O instante atual é marcado pela superioridade da Constituição, a que se subordinam todos os poderes por ela constituídos, garantida por mecanismos jurisdicionais de controle de constitucionalidade. A Constituição, além disso, se caracteriza pela absorção de valores morais e políticos (fenômeno por vezes designado como materialização da Constituição), sobretudo em um sistema de direitos fundamentais autoaplicáveis. Tudo isso sem prejuízo de se continuar a afirmar a ideia de que o poder deriva do povo, que se manifesta ordinariamente por seus representantes. A esse conjunto de fatores vários autores, sobretudo na Espanha e na América Latina, dão o nome de neoconstitucionalismo. (BRANCO, 2016, p. 53).
Há essencialmente três marcos fundamentais que definem o “novo” direito constitucional: o marco histórico, evidenciado pelas Constituições do pós-guerra e busca pela redemocratização; o marco filosófico, que se pauta no pós-positivismo, que procura empreender uma leitura moral do Direito, sem que se recorra a categorias metafísicas; e o marco teórico, representado pela ideia de força normativa da constituição, envolvendo uma nova dogmática da interpretação constitucional e a constitucionalização dos direitos fundamentais, cuja proteção passa a caber ao Poder Judiciário (LENZA, 2019 apud BARROSO, 2006).

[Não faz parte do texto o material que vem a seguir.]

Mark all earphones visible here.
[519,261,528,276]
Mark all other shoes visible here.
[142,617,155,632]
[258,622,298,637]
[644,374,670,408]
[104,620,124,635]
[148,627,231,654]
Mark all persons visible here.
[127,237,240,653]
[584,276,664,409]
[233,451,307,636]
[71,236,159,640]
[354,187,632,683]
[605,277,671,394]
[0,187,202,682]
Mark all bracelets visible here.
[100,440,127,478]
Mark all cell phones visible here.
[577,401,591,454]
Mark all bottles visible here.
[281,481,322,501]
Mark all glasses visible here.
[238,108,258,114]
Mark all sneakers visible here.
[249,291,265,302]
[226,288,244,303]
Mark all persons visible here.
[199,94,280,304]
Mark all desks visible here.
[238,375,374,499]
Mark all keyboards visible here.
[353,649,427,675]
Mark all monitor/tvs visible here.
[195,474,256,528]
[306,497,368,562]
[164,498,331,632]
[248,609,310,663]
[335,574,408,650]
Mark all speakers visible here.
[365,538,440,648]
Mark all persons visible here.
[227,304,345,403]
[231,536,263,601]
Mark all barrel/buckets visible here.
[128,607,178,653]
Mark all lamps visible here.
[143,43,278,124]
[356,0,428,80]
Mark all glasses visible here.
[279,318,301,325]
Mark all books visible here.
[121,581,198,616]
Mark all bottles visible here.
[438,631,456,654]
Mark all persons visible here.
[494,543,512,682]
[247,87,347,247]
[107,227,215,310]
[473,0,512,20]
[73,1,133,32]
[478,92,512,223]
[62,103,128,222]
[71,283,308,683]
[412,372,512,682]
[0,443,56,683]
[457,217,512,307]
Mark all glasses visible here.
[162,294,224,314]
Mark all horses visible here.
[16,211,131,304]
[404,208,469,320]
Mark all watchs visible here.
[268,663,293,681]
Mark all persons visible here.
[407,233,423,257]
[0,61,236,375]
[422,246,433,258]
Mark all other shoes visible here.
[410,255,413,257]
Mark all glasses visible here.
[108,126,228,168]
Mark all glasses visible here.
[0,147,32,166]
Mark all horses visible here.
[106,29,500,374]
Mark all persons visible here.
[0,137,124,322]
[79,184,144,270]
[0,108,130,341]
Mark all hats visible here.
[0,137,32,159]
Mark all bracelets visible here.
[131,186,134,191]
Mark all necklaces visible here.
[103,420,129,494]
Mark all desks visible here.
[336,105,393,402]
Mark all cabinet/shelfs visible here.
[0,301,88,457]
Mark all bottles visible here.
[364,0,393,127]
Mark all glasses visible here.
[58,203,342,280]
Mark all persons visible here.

O papel das cortes constitucionais é ampliado, em razão do fenômeno de constitucionalização de todos ramos do direito, o que viabiliza o questionamento da validade de leis e atos normativos, tendo como parâmetro a Constituição.
Há, portanto, uma mudança na forma de enxergar o papel da Constituição no ordenamento jurídico, passando a fundamentar a validade de todas as demais normas, bem como a legitimidade das decisões tomadas pelo Poder Judiciário, protagonista do controle de constitucionalidade, e pelos demais Poderes na formulação das políticas públicas.
Considerando-se que a isonomia é um direito fundamental e que abrange a equidade de gênero, faz-se necessário compreender o constitucionalismo sob a perspectiva feminista. Isso porque, até pouco tempo atrás, a mulher não podia trabalhar fora de casa, escolher com quem se casaria, a se divorciar, a votar, dentre uma série de outros direitos, que, hoje, vemos como indissociáveis à sua dignidade e autonomia. As conquistas alcançadas, ao longo dos anos, foram fruto de muitas lutas femininas. Tais lutas não acabaram, visto que ainda se está longe de atingir o ponto ideal de reconhecimento e igualdade perante os homens.
Segundo Carla Cristina Garcia (2011), embora, de modo geral, a sociedade reconheça a necessidade de promover a igualdade entre gêneros, nota-se que a palavra feminismo não é bem compreendida por todos, gerando até mesmo um certo medo ou receio, diante da desinformação, o que levou muitos a acreditar que o feminismo seria um inimigo a ser combatido, quando, na verdade, o feminismo visa, objetivamente, à promoção de direitos e oportunidades para as mulheres, pois só assim se promove a equidade de gênero.
As presentes gerações desconhecerem as lutas das mulheres, os nomes que estiveram à frente dos movimentos, denunciando as discriminações e buscando um relacionamento justo com os homens. Ademais, a história do feminismo é desconhecida por ser pouco contada, fato que deve ser revertido (DUARTE, 2003).
De acordo com Garcia,
O termo feminismo foi primeiro empregado nos Estados Unidos por volta de 1911, quando escritores, homens e mulheres, começaram a usá-lo no lugar das expressões utilizadas no século XIX tais como movimento das mulheres e problemas das mulheres, para descrever um novo movimento na longa história das lutas pelos direitos e liberdades das mulheres. Esse novo feminismo visava ir além do sufrágio e de campanhas pela moral e pureza social buscando uma determinação intelectual, política e sexual. O objetivo das feministas americanas era um equilíbrio entre as necessidades de amor e de realização, individual e política, o que parecia algo muito difícil de conseguir. (2011, p. 12-13).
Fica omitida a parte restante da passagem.